Teagasc tillage specialist Michael Hennessy said excellent establishment of winter crops, followed by a dry winter and cold summer had combined to create ideal conditions for cereal crops.

However the excellent yields recorded by the majority of tillage farmers are of little comfort to growers in Donegal, where deluges of rain have turned the harvest into little more than a salvage operation.

Up to 500ha of cereals remain unharvested in the county, where crop conditions are described as "shocking" by tillage advisers. Large areas of crops have lodged, while sprouting of grain and re-growth on the stalks have also been reported.

Meanwhile, the harvest is expected to trigger an increase in the acreage of land sown to winter crops.
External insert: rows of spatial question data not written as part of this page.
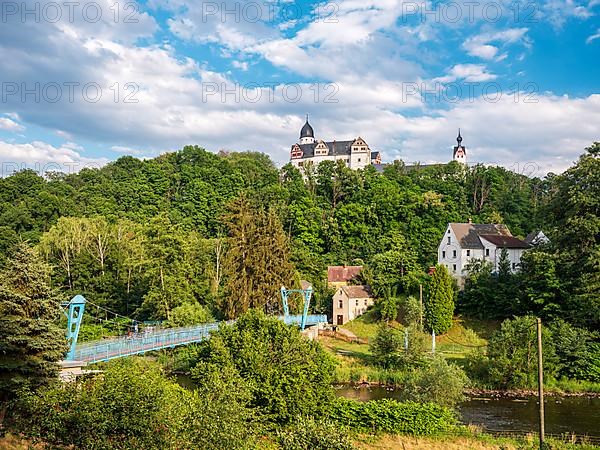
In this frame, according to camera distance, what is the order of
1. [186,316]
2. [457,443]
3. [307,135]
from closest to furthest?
[457,443] < [186,316] < [307,135]

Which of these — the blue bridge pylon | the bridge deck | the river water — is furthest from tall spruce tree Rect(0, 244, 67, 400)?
the river water

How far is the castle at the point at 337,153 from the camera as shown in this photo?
302 feet

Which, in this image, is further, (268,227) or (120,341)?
(268,227)

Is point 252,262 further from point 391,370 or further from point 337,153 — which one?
point 337,153

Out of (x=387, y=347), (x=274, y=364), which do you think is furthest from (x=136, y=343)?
(x=387, y=347)

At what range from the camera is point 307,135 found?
10069cm

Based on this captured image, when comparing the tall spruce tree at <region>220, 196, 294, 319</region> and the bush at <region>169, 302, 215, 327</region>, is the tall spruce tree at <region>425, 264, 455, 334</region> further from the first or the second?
the bush at <region>169, 302, 215, 327</region>

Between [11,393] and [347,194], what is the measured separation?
5648 cm

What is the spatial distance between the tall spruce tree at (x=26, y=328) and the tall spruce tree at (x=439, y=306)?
94.0 ft

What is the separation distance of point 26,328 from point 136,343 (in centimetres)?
1201

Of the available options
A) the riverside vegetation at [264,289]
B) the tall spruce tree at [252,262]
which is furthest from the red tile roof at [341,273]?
the tall spruce tree at [252,262]

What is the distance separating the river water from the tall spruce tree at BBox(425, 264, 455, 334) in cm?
1223

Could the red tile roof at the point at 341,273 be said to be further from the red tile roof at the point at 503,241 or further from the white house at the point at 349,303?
the red tile roof at the point at 503,241

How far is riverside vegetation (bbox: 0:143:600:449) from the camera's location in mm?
12867
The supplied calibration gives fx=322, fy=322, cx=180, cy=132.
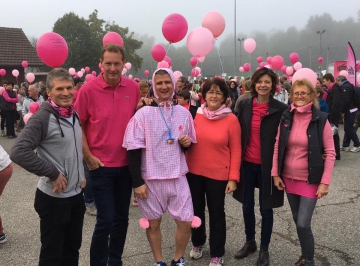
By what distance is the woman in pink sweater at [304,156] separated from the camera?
2578 mm

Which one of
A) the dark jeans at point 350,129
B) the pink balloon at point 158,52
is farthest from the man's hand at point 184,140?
the pink balloon at point 158,52

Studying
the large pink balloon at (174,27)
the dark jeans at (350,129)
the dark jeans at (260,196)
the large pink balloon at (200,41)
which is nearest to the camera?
the dark jeans at (260,196)

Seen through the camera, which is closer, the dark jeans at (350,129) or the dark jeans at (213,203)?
the dark jeans at (213,203)

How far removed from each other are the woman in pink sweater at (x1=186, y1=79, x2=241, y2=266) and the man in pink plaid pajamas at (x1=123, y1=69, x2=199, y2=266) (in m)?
0.16

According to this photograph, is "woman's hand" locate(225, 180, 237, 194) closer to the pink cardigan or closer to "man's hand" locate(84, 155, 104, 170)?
the pink cardigan

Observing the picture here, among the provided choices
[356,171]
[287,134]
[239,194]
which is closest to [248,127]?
[287,134]

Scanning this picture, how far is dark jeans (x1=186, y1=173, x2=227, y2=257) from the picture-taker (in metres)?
2.89

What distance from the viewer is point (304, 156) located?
2.64m

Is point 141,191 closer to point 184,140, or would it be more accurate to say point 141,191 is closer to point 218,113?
point 184,140

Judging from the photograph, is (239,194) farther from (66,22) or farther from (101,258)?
(66,22)

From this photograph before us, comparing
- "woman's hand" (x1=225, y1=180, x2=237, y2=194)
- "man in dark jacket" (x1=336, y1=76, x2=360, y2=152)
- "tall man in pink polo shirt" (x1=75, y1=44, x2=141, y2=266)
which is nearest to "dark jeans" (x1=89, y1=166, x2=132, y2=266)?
"tall man in pink polo shirt" (x1=75, y1=44, x2=141, y2=266)

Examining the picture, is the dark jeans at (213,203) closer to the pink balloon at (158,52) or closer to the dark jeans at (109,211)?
the dark jeans at (109,211)

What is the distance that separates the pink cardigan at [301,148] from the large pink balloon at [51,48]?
13.8 feet

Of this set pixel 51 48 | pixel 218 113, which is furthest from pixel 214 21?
pixel 218 113
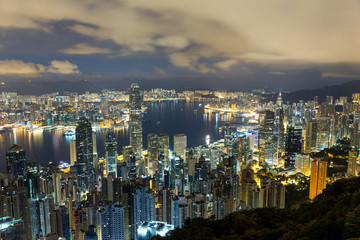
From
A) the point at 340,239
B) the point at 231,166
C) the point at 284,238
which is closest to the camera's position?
the point at 340,239

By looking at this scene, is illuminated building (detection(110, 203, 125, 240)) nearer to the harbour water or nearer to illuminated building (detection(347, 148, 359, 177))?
the harbour water

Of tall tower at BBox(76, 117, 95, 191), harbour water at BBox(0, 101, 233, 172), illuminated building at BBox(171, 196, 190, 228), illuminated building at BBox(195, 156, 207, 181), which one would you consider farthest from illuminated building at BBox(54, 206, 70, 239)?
harbour water at BBox(0, 101, 233, 172)

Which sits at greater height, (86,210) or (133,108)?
(133,108)

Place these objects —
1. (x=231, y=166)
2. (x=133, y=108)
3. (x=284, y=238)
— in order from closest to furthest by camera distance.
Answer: (x=284, y=238)
(x=231, y=166)
(x=133, y=108)

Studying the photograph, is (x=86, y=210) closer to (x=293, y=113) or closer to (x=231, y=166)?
(x=231, y=166)

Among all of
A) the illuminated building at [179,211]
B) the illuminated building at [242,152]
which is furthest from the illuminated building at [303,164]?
the illuminated building at [179,211]

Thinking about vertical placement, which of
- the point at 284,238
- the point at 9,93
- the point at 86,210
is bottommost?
the point at 86,210

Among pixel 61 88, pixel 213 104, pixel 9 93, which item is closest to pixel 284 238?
pixel 9 93
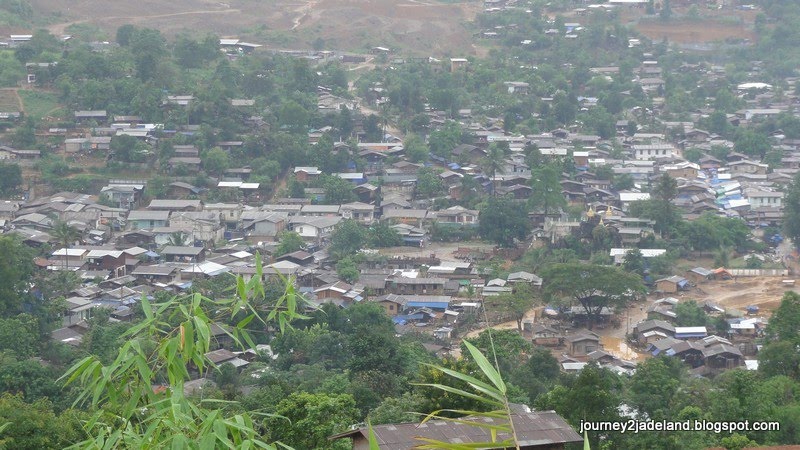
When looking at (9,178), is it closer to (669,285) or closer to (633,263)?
(633,263)

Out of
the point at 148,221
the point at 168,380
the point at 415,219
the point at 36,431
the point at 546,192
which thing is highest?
the point at 168,380

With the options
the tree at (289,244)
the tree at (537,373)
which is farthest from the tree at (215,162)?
the tree at (537,373)

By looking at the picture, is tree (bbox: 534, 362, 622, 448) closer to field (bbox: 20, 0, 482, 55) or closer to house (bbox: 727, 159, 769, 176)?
house (bbox: 727, 159, 769, 176)

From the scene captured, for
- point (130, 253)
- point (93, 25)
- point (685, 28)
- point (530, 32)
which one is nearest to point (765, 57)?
point (685, 28)

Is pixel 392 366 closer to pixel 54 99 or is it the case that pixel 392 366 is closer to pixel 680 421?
pixel 680 421

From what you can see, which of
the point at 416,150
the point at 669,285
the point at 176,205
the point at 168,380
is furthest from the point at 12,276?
the point at 168,380
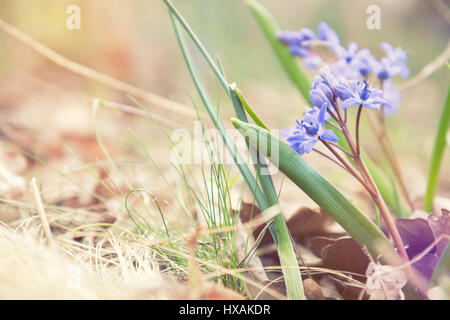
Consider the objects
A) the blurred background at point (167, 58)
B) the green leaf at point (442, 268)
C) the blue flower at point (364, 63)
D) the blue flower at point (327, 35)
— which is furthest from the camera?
the blurred background at point (167, 58)

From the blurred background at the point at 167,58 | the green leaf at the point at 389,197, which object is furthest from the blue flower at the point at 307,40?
the blurred background at the point at 167,58

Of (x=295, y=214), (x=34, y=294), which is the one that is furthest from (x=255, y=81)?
(x=34, y=294)

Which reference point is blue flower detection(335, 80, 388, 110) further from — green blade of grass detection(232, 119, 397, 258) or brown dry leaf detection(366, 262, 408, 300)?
brown dry leaf detection(366, 262, 408, 300)

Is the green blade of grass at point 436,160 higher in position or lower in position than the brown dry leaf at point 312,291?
higher

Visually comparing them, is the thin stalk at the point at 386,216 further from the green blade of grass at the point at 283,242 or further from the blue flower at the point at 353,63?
the blue flower at the point at 353,63

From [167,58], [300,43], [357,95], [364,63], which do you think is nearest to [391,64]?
[364,63]

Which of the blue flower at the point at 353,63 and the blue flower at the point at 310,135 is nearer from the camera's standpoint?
the blue flower at the point at 310,135
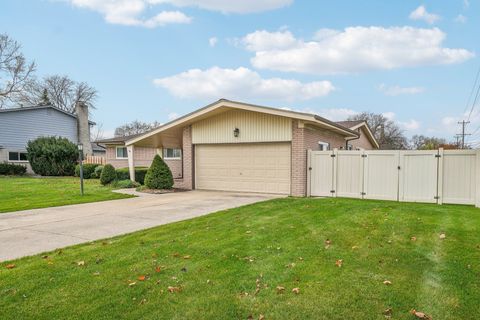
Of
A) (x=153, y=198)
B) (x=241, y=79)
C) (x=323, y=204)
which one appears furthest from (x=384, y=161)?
(x=241, y=79)

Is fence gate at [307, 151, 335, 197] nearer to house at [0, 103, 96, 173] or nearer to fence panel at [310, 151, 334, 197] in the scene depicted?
fence panel at [310, 151, 334, 197]

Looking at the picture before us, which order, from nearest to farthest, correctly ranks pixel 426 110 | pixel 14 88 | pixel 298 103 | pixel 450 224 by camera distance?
1. pixel 450 224
2. pixel 426 110
3. pixel 298 103
4. pixel 14 88

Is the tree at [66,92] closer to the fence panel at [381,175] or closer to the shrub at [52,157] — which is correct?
the shrub at [52,157]

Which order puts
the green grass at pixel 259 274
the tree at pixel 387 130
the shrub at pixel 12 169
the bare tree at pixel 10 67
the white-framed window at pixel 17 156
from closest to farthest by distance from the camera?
the green grass at pixel 259 274 → the shrub at pixel 12 169 → the white-framed window at pixel 17 156 → the bare tree at pixel 10 67 → the tree at pixel 387 130

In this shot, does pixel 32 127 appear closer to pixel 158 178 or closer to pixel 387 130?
pixel 158 178

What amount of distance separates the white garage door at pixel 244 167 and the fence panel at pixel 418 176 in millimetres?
3835

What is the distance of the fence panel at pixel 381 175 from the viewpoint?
35.6 ft

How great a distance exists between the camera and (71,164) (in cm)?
2442

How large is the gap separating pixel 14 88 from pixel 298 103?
1081 inches

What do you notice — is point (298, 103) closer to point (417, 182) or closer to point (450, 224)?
point (417, 182)

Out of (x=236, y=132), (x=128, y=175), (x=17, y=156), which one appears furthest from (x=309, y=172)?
(x=17, y=156)

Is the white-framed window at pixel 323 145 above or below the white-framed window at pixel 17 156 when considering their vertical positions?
above

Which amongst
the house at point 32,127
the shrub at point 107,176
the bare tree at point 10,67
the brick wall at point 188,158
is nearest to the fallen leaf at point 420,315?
the brick wall at point 188,158

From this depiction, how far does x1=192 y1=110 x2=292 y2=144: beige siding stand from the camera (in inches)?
496
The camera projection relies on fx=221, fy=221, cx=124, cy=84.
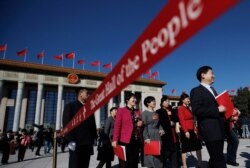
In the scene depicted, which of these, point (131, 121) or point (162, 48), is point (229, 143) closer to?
point (131, 121)

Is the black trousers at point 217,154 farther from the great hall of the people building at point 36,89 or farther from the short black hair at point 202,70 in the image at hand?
the great hall of the people building at point 36,89

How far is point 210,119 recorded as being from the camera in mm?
3055

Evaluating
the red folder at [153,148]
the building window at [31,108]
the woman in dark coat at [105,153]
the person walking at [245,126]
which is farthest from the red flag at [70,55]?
the red folder at [153,148]

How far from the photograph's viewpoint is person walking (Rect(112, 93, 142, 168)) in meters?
4.08

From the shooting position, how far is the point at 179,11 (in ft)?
2.90

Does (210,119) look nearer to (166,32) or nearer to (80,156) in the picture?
(80,156)

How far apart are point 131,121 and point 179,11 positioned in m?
3.52

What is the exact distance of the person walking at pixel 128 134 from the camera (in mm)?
4078

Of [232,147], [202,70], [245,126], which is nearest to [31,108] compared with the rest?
[245,126]

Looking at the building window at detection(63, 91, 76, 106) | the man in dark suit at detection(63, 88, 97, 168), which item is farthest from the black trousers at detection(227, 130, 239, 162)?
the building window at detection(63, 91, 76, 106)

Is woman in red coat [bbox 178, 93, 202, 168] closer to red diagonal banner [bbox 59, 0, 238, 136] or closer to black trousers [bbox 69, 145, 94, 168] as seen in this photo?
black trousers [bbox 69, 145, 94, 168]

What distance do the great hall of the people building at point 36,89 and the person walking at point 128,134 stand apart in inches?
1009

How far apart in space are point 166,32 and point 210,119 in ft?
8.01

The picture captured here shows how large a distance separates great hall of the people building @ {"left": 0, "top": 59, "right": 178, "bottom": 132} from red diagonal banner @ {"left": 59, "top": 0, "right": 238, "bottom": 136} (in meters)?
28.8
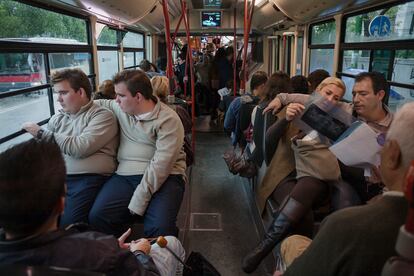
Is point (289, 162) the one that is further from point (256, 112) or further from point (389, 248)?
point (389, 248)

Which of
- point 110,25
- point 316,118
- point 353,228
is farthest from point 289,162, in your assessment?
point 110,25

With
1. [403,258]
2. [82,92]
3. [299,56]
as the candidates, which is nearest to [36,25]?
[82,92]

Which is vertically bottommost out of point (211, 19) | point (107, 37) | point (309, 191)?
point (309, 191)

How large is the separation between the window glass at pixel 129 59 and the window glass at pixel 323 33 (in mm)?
3177

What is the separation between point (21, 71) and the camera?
2.46m

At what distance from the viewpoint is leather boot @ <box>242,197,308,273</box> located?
2000 millimetres

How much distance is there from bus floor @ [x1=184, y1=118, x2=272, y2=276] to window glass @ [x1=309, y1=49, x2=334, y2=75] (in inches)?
76.6

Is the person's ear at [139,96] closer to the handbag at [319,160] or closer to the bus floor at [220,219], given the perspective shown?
the handbag at [319,160]

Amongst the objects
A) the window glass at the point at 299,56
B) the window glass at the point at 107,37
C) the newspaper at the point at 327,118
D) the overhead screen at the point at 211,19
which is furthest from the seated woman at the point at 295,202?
the overhead screen at the point at 211,19

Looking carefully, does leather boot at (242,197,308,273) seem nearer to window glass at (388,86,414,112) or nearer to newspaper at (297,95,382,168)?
newspaper at (297,95,382,168)

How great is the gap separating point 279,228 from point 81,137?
1.33m

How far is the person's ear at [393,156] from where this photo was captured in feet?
2.74

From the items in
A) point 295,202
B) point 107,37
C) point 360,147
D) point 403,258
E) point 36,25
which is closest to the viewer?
point 403,258

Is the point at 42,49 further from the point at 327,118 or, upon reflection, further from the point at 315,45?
the point at 315,45
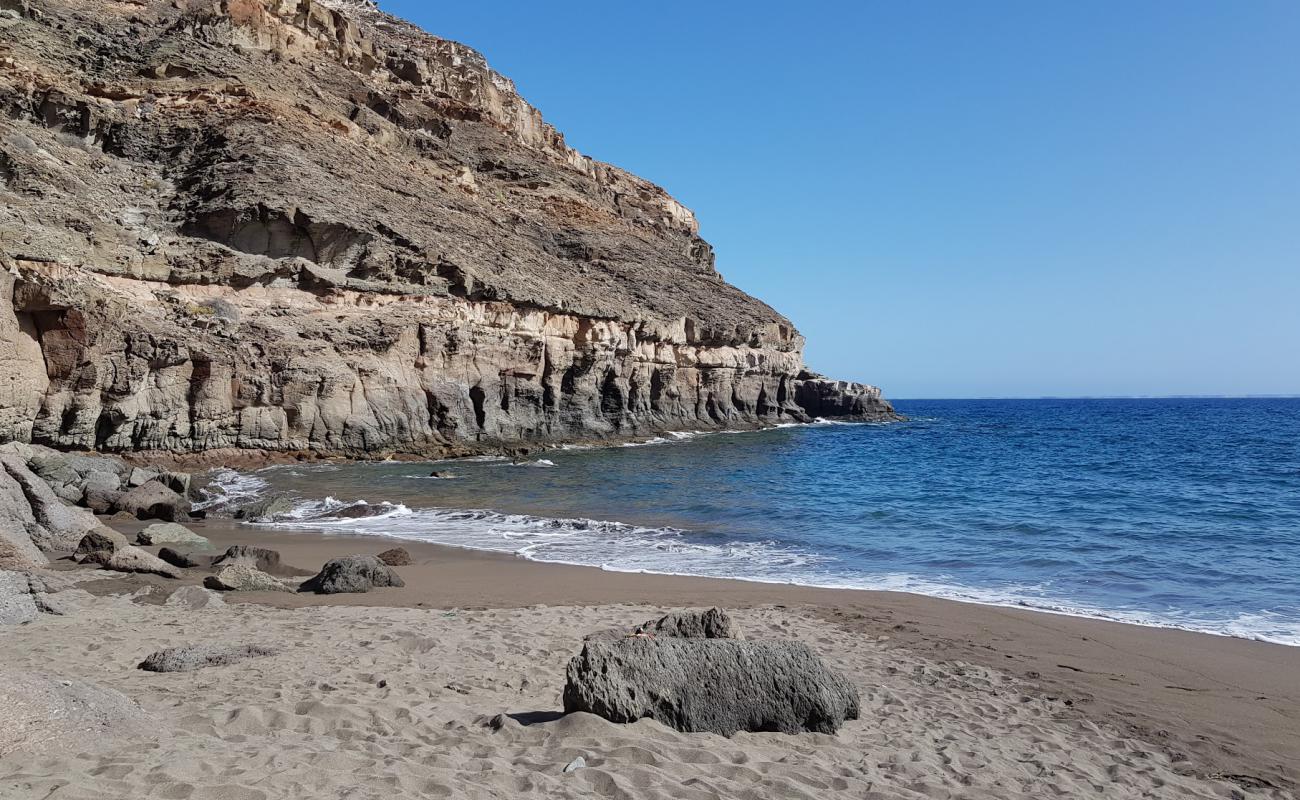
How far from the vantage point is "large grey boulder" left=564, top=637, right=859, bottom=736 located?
15.8 feet

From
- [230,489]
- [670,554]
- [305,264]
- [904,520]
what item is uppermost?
[305,264]

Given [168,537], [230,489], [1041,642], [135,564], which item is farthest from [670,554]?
[230,489]

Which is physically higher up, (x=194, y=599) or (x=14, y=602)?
(x=14, y=602)

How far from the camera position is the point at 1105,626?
8484 millimetres

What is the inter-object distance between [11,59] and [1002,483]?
38.9 meters

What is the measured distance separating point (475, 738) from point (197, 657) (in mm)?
2722

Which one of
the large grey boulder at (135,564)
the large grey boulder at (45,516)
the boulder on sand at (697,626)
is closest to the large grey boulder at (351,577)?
the large grey boulder at (135,564)

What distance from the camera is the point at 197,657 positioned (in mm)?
5906

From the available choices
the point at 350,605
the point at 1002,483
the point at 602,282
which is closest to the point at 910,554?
the point at 350,605

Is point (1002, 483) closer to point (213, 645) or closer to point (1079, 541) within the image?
point (1079, 541)

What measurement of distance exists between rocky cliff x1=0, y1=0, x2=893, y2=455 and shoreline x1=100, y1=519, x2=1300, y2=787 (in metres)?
13.0

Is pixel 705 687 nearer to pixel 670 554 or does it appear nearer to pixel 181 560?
pixel 670 554

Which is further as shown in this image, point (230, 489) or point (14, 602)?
point (230, 489)

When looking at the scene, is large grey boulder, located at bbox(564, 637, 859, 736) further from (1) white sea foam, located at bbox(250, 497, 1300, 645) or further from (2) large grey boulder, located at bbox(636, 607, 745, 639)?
(1) white sea foam, located at bbox(250, 497, 1300, 645)
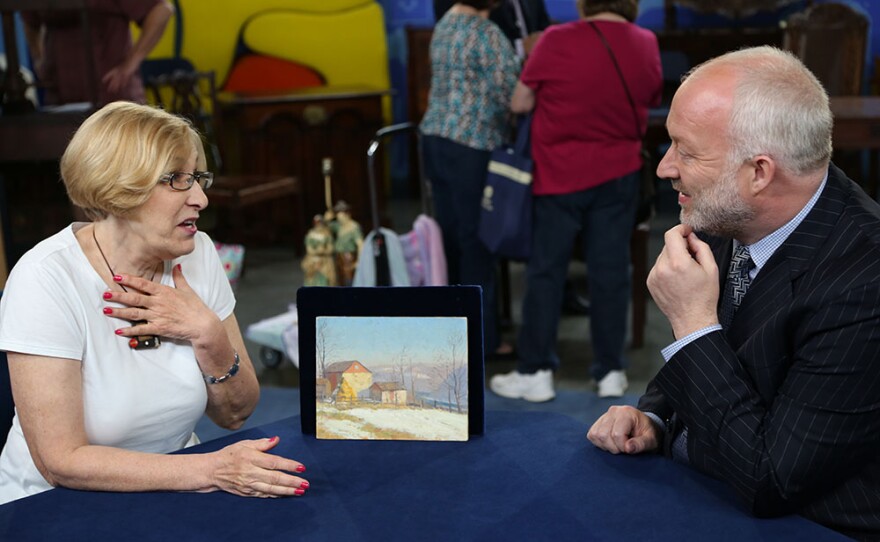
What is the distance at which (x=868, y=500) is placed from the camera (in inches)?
58.1

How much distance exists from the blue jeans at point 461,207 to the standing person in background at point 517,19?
50 centimetres

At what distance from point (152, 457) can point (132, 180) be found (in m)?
0.50

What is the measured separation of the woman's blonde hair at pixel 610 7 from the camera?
348 centimetres

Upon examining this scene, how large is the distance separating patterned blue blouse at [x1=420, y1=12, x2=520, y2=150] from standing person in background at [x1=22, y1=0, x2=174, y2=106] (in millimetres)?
1447

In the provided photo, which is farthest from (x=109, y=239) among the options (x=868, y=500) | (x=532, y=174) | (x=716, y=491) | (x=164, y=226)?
(x=532, y=174)

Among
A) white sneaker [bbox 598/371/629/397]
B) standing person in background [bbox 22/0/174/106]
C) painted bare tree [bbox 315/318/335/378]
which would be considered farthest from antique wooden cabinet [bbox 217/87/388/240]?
painted bare tree [bbox 315/318/335/378]

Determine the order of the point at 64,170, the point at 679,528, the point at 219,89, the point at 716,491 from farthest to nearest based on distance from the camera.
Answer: the point at 219,89, the point at 64,170, the point at 716,491, the point at 679,528

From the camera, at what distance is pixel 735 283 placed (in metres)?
1.71

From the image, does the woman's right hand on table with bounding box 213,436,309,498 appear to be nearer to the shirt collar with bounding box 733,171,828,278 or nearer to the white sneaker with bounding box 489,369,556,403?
the shirt collar with bounding box 733,171,828,278

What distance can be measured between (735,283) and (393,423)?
616 mm

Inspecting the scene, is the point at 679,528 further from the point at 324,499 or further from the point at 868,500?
the point at 324,499

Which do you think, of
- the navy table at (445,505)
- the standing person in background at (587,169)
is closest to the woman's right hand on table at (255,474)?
the navy table at (445,505)

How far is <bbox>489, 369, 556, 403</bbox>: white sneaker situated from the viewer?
386 cm

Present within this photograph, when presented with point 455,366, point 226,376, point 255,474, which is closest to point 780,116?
point 455,366
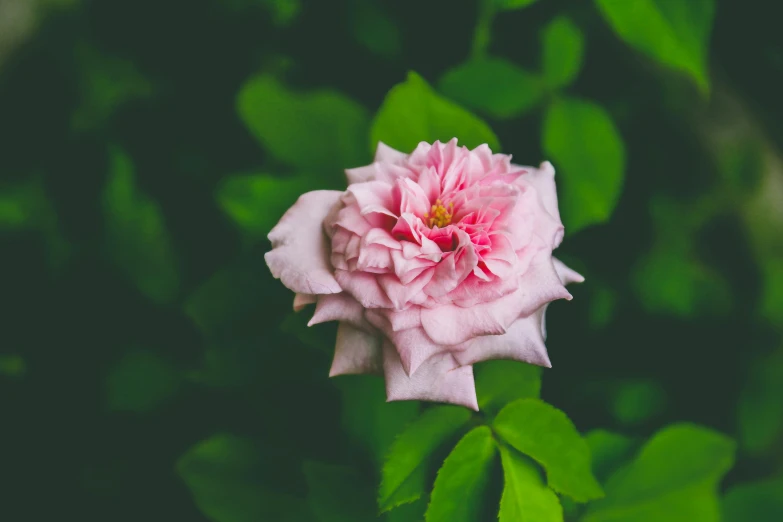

Last year, tillage growers set 34,400ha of winter barley, 74,700ha of winter wheat and 8,700ha of winter oats.

Mr Hennessy said a good drilling window and high seed sales would suggest that a similar or slightly higher area would be drilled this autumn.

He added that it was evident that farmers were switching from spring barley to winter barley due to the yield increases recorded this harvest.

"Winter barley acreage could be up 20-30pc this year," he said. "It is more difficult to estimate the winter wheat acreage because home-saved seed is a factor."

He added that the acreage of winter oilseed rape was expected to increase significantly, with sowing estimated to have increased by 30-50pc from this year's total of 8,000ha.